Seres Therapeutics Completes Patient Recruitment for Phase 1B SER-155 Trial in Allogeneic Hematopoietic Stem Cell Transplant Recipients

Seres Therapeutics, a pioneering company in the field of microbiome therapeutics, has recently announced the completion of enrollment for Cohort 2 in its Phase 1b clinical trial of SER-155. This trial focuses on patients who have undergone Allogeneic Hematopoietic Stem Cell Transplantation (Allo HSCT) and is set to conclude in the third quarter of 2024. The orally administered SER-155 is a carefully selected consortium of bacteria aimed at reducing the occurrence and severity of infections stemming from the gastrointestinal tract, which are a significant cause of mortality in immunocompromised patients. The treatment also targets the induction of immune tolerance to lower the risk of Graft-versus-Host Disease (GvHD). 
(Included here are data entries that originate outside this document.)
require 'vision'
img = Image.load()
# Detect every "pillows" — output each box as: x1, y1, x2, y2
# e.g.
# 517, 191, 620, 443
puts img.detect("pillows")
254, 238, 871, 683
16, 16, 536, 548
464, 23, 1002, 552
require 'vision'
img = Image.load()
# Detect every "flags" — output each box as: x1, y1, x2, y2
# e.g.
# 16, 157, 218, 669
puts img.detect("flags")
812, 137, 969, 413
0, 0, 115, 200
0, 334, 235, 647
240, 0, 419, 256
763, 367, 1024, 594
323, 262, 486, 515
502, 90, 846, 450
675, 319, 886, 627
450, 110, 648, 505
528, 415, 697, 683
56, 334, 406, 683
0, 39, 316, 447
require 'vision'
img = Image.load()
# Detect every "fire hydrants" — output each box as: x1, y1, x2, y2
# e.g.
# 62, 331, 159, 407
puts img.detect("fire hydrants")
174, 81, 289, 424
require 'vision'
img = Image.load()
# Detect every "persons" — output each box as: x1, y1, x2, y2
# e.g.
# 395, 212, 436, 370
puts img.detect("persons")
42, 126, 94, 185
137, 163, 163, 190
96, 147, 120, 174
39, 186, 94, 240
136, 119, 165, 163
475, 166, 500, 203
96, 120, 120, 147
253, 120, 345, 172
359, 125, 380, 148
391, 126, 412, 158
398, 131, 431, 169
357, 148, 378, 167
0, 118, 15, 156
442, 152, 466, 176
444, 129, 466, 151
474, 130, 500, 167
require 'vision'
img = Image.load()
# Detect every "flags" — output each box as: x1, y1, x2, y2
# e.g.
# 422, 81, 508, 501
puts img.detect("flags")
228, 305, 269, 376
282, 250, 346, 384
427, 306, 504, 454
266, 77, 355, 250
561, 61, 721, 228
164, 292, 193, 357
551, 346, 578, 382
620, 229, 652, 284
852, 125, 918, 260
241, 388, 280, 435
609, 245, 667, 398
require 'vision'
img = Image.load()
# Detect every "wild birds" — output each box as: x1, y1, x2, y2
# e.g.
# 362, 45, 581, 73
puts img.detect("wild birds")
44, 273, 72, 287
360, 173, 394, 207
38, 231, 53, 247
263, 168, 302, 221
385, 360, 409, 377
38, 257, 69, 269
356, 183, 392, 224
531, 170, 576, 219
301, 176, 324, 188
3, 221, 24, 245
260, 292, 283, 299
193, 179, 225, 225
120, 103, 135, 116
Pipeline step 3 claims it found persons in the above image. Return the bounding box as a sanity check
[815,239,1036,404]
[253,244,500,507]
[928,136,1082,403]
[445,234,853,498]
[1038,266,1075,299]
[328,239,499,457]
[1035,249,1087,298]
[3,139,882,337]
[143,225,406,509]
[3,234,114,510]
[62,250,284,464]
Eric Shaff, CEO of Seres, expressed optimism regarding the upcoming data, which will encompass safety, pharmacology, and efficacy measurements up to day 100 post-transplantation. With approximately 40,000 Allo HSCT procedures conducted globally each year, where infection is a leading cause of death, the potential clinical outcomes could affirm the role of microbiome therapeutics in preventing adverse outcomes related to gastrointestinal pathogens. Seres plans to explore SER-155 and other therapeutic candidates in other vulnerable patient groups, such as those with chronic liver disease, cancer neutropenia, and recipients of solid organ transplants, with the vision of establishing a new standard of care to protect millions from severe infections. 

The Phase 1b study of SER-155 is being executed across 13 U.S. clinical centers and follows the completion of Cohort 1, which demonstrated favorable tolerability and significant reduction in pathogen dominance in the gastrointestinal microbiome. Cohort 2, involving 45 participants, employs a randomized, double-blind, placebo-controlled design to further assess safety, bacterial engraftment, and clinical outcomes. 

SER-155 is developed using Seres' proprietary MbTx platform technologies, which incorporate microbiome biomarker data from human clinical studies and in vivo disease models. The formulation is designed to prevent and reduce the colonization of antibiotic-resistant pathogens and to strengthen the gastrointestinal epithelial barrier, thereby reducing the risk of pathogen translocation and the incidence of bloodstream infections and GvHD. The treatment has received the FDA's Fast Track Designation. Seres Therapeutics, listed on Nasdaq as MCRB, is a commercial-stage enterprise that develops innovative microbiome therapeutics for severe diseases. Their lead product, VOWST™, received FDA approval in April 2023 as the first oral microbiome therapeutic for preventing C. difficile infection recurrence in adults and is being marketed in partnership with Nestlé Health Science.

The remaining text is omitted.